Ramón tenía mucha labia, mucho “arte” hablando. De joven y al estar sin trabajo se llegó a construir su propia casa. Trabajó de limpiabotas en las casas de los pudientes en aquellos años difíciles de preguerra. Después fue peón, trabajando en lo que saliera. Se casó con 24 años, el 31 de julio de 1932 con la también porteña María Josefa Morales Troncoso, de 19. Obligado a ir a la Guerra Incivil, estuvo destinado en Zaragoza y, una vez terminada ésta fue premiado con marchar a su casa para ver nacer a uno de sus hijos, en lugar de destinarlo a luchar a algún frente de Europa, inmersa ésta en la II Guerra Mundial. (En la imagen, Ramón y su esposa, María Josefa, en la Feria de Ganado que se instalaba en El Palmar, en los terrenos del actual Carrefour. En el año 1948, fecha de la instantánea, y durante algunos más, regentaron una caseta de Feria: la 'Caseta del Cositagüena').

Como ya hemos señalado, Ramón se casó con María Josefa Morales Troncoso y tuvieron 13 hijos, aunque solo sobreviven 10, de un total de 21 partos.
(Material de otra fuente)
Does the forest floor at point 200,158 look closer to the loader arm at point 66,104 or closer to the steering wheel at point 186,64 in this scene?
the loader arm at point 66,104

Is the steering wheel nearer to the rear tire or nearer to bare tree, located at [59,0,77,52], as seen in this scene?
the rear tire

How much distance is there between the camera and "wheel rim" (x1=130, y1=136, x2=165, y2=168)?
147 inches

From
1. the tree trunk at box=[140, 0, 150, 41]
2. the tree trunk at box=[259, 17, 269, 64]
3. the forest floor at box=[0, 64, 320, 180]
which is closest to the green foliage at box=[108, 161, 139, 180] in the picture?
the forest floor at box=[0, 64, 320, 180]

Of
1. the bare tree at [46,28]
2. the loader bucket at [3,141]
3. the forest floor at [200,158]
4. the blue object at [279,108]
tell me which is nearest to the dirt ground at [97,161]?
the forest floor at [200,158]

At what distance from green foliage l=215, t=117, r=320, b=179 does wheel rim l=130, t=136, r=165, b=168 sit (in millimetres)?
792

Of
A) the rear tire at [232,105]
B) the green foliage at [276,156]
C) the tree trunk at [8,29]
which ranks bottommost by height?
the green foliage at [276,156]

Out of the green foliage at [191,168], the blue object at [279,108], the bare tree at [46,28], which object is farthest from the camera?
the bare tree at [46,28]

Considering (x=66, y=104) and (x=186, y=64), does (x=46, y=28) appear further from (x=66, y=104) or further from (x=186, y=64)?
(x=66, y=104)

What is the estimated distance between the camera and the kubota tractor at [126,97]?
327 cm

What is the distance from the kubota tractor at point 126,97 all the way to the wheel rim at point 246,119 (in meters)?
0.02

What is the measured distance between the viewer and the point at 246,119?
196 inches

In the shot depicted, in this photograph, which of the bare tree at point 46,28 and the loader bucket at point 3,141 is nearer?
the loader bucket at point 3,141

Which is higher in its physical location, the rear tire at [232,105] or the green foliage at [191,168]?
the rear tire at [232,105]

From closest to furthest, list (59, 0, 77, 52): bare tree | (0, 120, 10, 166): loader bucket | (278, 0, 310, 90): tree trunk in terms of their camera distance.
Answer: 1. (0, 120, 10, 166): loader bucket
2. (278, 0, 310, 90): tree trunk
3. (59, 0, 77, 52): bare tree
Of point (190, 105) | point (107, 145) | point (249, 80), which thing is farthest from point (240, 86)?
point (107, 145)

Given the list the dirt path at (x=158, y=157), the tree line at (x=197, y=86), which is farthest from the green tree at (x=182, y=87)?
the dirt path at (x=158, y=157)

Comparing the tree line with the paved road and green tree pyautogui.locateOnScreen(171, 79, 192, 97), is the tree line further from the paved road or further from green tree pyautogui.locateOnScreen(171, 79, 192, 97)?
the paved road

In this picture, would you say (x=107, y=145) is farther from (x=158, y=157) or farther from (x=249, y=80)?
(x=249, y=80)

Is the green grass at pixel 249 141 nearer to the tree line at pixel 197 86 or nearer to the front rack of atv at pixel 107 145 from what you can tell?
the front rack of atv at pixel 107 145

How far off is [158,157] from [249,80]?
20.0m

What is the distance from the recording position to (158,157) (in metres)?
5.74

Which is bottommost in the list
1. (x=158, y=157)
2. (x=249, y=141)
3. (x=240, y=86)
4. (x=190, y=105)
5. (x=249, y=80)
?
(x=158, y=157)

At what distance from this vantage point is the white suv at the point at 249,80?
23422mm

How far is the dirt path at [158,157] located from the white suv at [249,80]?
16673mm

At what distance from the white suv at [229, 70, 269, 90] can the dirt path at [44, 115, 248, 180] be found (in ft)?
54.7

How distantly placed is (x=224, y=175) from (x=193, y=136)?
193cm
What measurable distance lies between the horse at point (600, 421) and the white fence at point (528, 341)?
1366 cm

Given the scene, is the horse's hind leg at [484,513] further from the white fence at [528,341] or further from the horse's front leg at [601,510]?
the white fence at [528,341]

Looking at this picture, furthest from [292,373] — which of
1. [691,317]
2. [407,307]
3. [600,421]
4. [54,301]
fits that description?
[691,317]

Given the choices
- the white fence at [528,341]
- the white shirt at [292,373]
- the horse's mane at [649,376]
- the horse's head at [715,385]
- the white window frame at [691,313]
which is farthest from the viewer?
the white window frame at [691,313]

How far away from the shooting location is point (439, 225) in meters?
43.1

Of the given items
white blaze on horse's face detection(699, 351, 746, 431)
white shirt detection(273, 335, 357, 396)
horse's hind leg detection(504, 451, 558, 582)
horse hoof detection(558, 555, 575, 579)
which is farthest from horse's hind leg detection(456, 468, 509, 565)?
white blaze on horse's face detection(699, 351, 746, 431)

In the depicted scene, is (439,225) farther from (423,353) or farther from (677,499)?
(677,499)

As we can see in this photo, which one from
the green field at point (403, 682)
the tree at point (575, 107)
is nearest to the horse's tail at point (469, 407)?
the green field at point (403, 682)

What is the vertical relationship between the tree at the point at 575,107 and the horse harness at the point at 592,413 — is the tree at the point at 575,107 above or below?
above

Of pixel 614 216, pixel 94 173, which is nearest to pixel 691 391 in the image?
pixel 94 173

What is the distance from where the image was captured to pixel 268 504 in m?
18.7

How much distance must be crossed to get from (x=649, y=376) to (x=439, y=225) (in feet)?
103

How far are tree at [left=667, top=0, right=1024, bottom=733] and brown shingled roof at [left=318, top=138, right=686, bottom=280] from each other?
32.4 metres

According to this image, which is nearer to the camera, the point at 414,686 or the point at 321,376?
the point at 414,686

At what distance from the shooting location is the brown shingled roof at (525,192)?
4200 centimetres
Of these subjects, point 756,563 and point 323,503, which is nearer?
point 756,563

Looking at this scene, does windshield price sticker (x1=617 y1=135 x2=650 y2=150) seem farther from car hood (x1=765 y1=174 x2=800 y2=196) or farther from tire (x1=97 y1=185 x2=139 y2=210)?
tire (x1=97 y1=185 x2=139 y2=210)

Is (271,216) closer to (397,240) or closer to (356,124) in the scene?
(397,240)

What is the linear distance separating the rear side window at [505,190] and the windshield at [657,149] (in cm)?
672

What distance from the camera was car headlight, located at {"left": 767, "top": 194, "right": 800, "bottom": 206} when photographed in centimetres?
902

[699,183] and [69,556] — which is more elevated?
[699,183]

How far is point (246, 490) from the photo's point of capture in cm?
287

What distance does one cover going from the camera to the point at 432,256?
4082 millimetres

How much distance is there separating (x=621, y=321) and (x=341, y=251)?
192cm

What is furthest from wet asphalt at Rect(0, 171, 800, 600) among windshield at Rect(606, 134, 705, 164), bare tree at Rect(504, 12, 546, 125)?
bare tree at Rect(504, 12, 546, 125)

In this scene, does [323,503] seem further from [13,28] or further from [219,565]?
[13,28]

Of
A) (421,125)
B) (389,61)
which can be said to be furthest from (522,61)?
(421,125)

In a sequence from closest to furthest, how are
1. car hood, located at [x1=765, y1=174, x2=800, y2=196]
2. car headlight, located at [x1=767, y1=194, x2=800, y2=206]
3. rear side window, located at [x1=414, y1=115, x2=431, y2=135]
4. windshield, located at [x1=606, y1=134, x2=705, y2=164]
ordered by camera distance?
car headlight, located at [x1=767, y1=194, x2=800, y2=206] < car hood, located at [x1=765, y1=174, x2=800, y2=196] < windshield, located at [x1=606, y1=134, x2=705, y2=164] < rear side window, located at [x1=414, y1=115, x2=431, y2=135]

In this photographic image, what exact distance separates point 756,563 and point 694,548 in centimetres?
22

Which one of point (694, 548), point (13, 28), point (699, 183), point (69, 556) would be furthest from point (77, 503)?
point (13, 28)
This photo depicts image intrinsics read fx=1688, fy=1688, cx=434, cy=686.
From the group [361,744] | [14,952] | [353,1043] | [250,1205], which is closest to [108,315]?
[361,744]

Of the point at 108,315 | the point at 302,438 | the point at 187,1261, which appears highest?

Esos trece son Ramón, Francisca, María Luisa, María Josefa, José Antonio, Manuel, Luis, Concepción, María Rosa, Pedro Miguel (quien, durante años fue tramoyista del Teatro Chino de Manolita Chen), Juan Antonio, Carlos (fundador con otros del PSOE local, llegando a ser concejal de Vivienda y de Obras del Ayuntamiento) y Milagros. (En la ilustración, primeras páginas del que sería un abultado Libro de Familia de Ramón de la Flor y de Josefa Morales).
“El Cositagüena” era sinónimo de ser buena gente, de ayudar a todo el que podía, haciendo el bien sin esperar nada a cambio, siendo generoso, honrado, agradable en el trato, amigo de sus amigos -algo que parece una redundancia pero que no lo es-, querido por todos, porteño y muy racinguista. Era una persona muy constante y agradecida, muy agradecida. Contrario a toda clase de injusticias en la vida, tenía capacidad de aguante para los malos ratos. Y siempre tuvo un deseo que llegó a alcanzar a plazos: tener muchos hijos, al menos doce. Y luego darles cariño, educación, ayudarlos a labrarse “un porvenir” en la vida. Nunca pedía nada para él, solo esperaba una palabra de agradecimiento. Nos dejó el 27 de junio de 1987. (En la imagen, Ramón y su mujer María Josefa, fallecida el 19 de junio de 2001, quien le sobrevivió 14 años).